Perhaps it can be explained in the words of PNG’s first prime minister and one of the men behind the current crisis.
In a private conversation to a long-time Australian friend and PNG resident many, many years ago Sir Michael Somare observed Whitlam has done his country a disservice by insisting on giving PNG independence “one generation too early”. Sir Michael’s take was that PNG had needed that extra time to get more of its people through universities and colleges so they would have been more capable of handling self-government. Even then he was worried about stability.
The friend he had that conversation with was a gentleman by the name of Robert Henry Maxwell Gibbes. Gibbes was a former WWII fighter ace, owner of a chain of hotels in PNG and founder of Gibbes Sepik Airways, which was the airline that opened up the remote highlands areas. Bobby also owned a coffee plantation in Mt Hagen and had known Somare since he was a teenager.
Bobby related this conversation to me on more than one occasion. If you trawl the Crikey archives you will find pieces I wrote about Bobby (and Nancy Bird Walton) some years ago when I was a regular contributor. Bobby died five years ago so the conversation is definitely hearsay.
The art of the protest:
Jackie French writes: Re. “View from the Tent Embassy: reality v news reports, with added context” (Friday, item 2). There has been a major change in the way protest is viewed in the past 30 years. Once it was OK to be angry in public — not violent, but angry. Yelling abuse is an old Australian political tradition, sometimes accompanied by rotten tomatoes.

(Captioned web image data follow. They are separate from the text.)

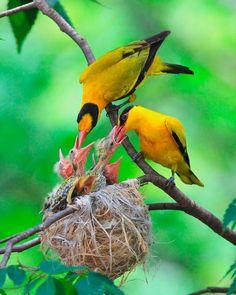 Birds in Thailand: Black naped Oriote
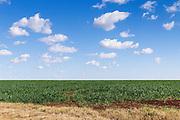 Pasture field under blue sky with cumulus clouds near Kumbia, Queensland, Australia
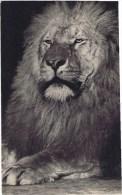 Cpa  PARC ZOOLOGIQUE Du Bois De Vincennes GROSSE TETE DE LION - Lions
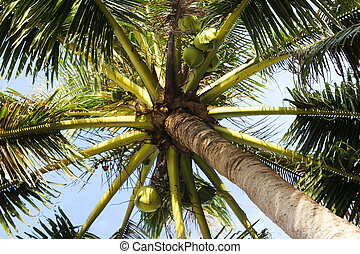 coconut palm tree - green coconut palm tree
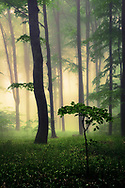 Misty beech forest at springtime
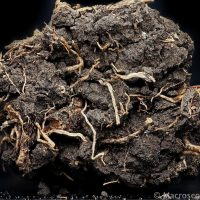 Earth: Soils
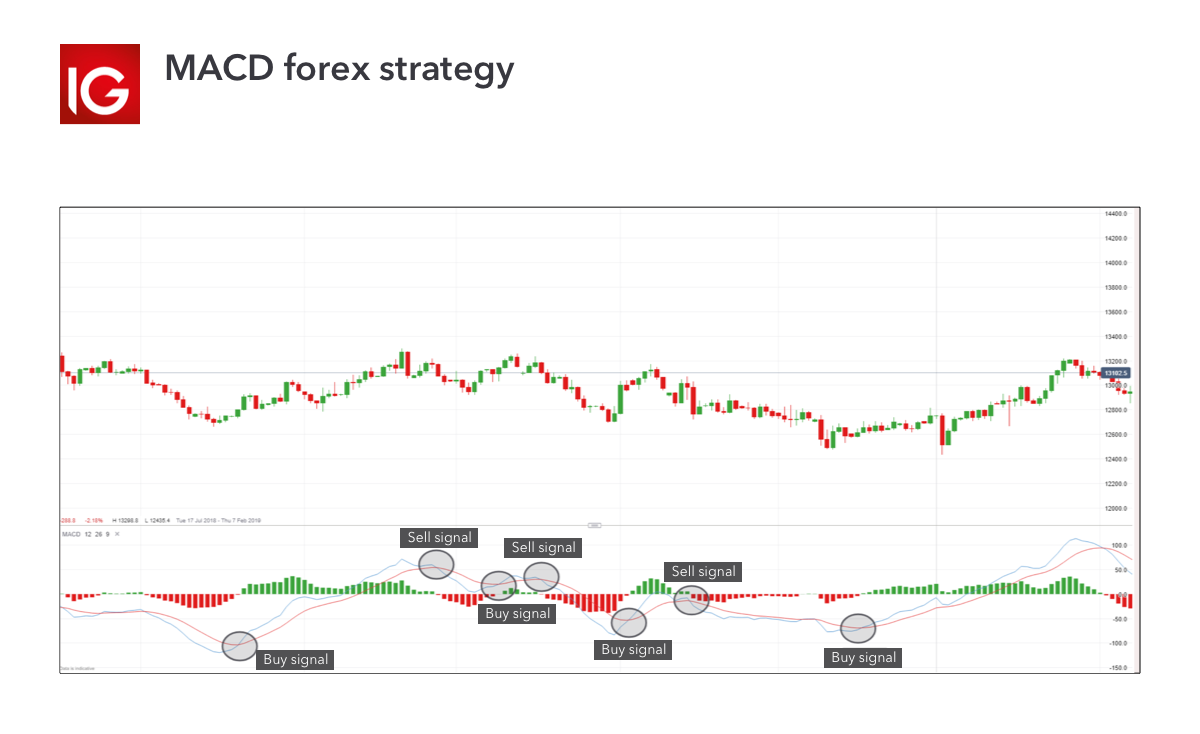 MACD forex strategy
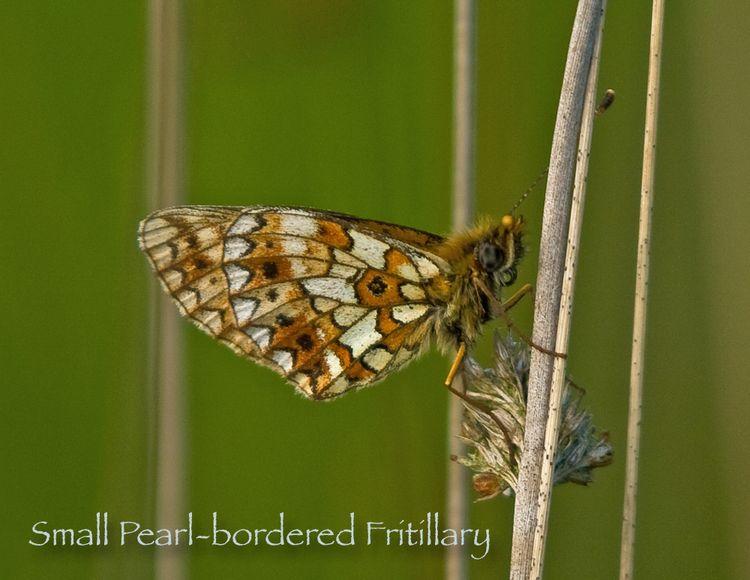Small Pearl-bordered Fritillary 1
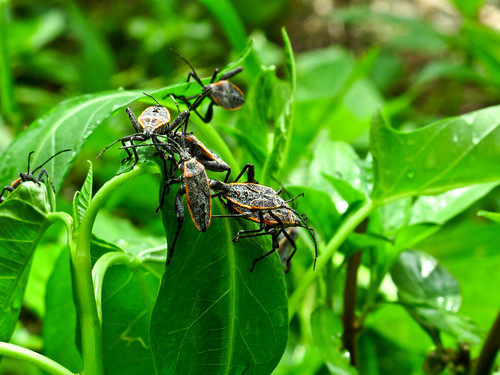 IMG_1549 Insects on Kangkung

The politicians of a generation ago, who spoke from the back of trucks to their electorate, knew how to deal with face-to-face confrontations, either by meeting a delegation or by yelling back as good as they got. Gillard and Abbott cut and ran.
A Jim Killen or Fred Daly would have stood their ground — and turned it into a heck of a good story afterwards.
Corrections:
A Crikey reader writes: Re. “Welcome to the bizarro parallel universe that is UK politics” (Friday, item 10). David Ritter’s impassioned explanation of the national significance of the defection to the Tories of Labour MP and “former web-campaign adviser to Blair” Luke Bozier is undermined a little by the fact that Bozier is not and never has been an MP. He is a junior Labour party member who never held a senior position under Tony Blair’s government and appears to have had very little if any contact with Blair.
Kim Lockwood writes: The UK is not wracked by economic woes. It is racked by them. Wrack is brown seaweed, wreck or wreckage, ruin or destruction.
The correct verb (racked) comes from the medieval torture of being stretched on the rack — which fits the UK situation nicely. Yeah righto, I’ll rack off now.